» **WHAT THIS EXERCISE ASKS**:
(a) Please translate this sentence from the integration answer into Spanish: "For the second integral substitute: #2tan(u) = x#"
(b) Answer these questions using the integration answer, marking each reply to match:
(i) What date appears on the answer?
(ii) What substitution is made for the second integral?
(iii) Which identity is divided by cos^2(u)?
(c) Rewrite the integration answer between "Reverse the substitution" and "than using substitution.", inclusive, changing "substitution" to "change of variables".

How do find #int (x^2) /( x^2 + 4) dx # ?

1 Answer
Jan 7, 2018

#x -2tan^(-1)(x/2)+C#

Explanation:

#intx^2/(x^2+4)dx#

#=int(x^2+4-4)/(x^2+4)dx#

#=int(x^2+4)/(x^2+4)-4/(x^2+4)dx#

#=int1-4/(x^2+4)dx = intdx - int4/(x^2+4)dx#

For the second integral substitute: #2tan(u) = x#
#-> 2sec^2(u)du = dx#

#=intdx-4int(2sec^2(u))/(4tan^2(u)+4)du#

#=intdx-2int(sec^2(u))/(tan^2(u)+1)du#

Now: #sin^2(u)+cos^2(u)=1#

Divide by #cos^2(u)# to get:

#-> sin^2(u)/cos^2(u)+cos^2(u)/cos^2(u)=1/cos^2(u)#

#-> tan^2(u)+1=sec^2(u)#

We can simplify our integral to:

#intdx-2intsec^2(u)/sec^2(u)du#

#=intdx-2intdu=x-2u+C#

Reverse the substitution for #u# to get:

#x -2tan^(-1)(x/2)+C#

Edit: Of course if you knew the integral at the step before I did the substitution, i.e. that:

#int1/(x^2+a^2)dx =1/a tan^(-1)(x/a)#

then you can just integrate directly rather than using substitution.

» **RECORD EXCERPTS**:
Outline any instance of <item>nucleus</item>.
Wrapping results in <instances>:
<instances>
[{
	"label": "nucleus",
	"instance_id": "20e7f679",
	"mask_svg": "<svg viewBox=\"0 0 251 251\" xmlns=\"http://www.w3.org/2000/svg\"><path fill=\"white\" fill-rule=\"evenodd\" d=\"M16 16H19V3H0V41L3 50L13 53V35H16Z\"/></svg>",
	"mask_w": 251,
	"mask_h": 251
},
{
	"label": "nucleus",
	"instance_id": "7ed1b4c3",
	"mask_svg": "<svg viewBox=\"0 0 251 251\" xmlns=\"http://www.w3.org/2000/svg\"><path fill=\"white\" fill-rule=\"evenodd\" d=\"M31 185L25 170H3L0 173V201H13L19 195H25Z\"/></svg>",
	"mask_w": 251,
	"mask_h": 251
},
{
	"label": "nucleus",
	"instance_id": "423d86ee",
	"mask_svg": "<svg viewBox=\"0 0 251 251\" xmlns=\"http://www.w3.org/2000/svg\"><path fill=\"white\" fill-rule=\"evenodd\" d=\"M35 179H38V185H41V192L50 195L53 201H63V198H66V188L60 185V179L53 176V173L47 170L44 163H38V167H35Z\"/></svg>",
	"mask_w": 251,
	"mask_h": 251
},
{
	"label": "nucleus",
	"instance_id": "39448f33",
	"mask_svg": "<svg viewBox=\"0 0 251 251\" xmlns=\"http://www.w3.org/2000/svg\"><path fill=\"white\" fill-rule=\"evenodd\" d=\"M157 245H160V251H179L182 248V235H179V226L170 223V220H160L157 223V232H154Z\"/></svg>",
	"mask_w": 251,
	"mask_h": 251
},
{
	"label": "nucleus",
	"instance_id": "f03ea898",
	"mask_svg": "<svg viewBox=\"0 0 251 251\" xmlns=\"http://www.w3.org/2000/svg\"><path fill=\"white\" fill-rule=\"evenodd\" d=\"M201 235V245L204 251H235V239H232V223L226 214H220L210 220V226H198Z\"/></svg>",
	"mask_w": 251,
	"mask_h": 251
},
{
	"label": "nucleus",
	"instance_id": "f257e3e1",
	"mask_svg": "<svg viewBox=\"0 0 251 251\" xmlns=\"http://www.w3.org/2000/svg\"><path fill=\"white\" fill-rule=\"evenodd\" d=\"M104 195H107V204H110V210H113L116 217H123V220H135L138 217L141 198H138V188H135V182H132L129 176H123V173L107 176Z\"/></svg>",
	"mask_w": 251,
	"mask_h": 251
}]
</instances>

» **PER-TASK ANSWERS**:
(a) Para la segunda integral, sustituye: #2tan(u) = x#

(b)
(i) Jan 7, 2018
(ii) 2tan(u) = x
(iii) sin^2(u)+cos^2(u)=1

(c)
Reverse the change of variables for #u# to get:

#x -2tan^(-1)(x/2)+C#

Edit: Of course if you knew the integral at the step before I did the change of variables, i.e. that:

#int1/(x^2+a^2)dx =1/a tan^(-1)(x/a)#

then you can just integrate directly rather than using change of variables.